“SEER” is a visual disharmony showcasing the corrosiveness of past experiences that unconsciously surface into one’s current reality through embodied memory.
Visual artist Tony Wang and choreographer/movement artist Demetris Charalambous experimented with the interactions between video and performance art. The work depicts the body as an archive and how movement can act as a portal to retrieve memories.
Director’s Vision for ‘Seer’
Traversing between seeing and archiving, Tony describes the camera as the bearer of memories and the witness of the performance. Moving without bodily constraints, it anchors on the performing body to interject past and present: interacting with the now yet disjointedly reconciling the archive. It is the performer who is not on screen. The camera and the body cooperate to be both the witness and portal of lived experiences. According to Tony, “The camera technology serves as the reminder of vivid reflections upon which memories oscillate between past and present, leaving their imprints upon the corporeal body”.

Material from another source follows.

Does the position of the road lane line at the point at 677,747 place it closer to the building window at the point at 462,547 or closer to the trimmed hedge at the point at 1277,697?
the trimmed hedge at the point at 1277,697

Demetris encounters the body as a reservoir of memory throughout the film. There is a surrendering to time and space that occurs throughout the film. The body inverts itself, tasered and ecstatic, as it taps into the most remote echoes that live within it. The movement is earthy and grounded in the emotional landscape that begets it. Accessing memory through bodily exertion becomes an act of clairvoyance, muscle memory transcends the present and transforms the body into a ‘time machine’. Through movement, the corporeality of the body is not limited to the exactitude of its confines. Once the body had departed from a state of brokenness, it will never cease to know how to do so. Demetris describes “This dance is a love letter to my own body, it’s a reminder of learning how to hold it through the storm. It’s about arriving to some spring after some winter of its life”.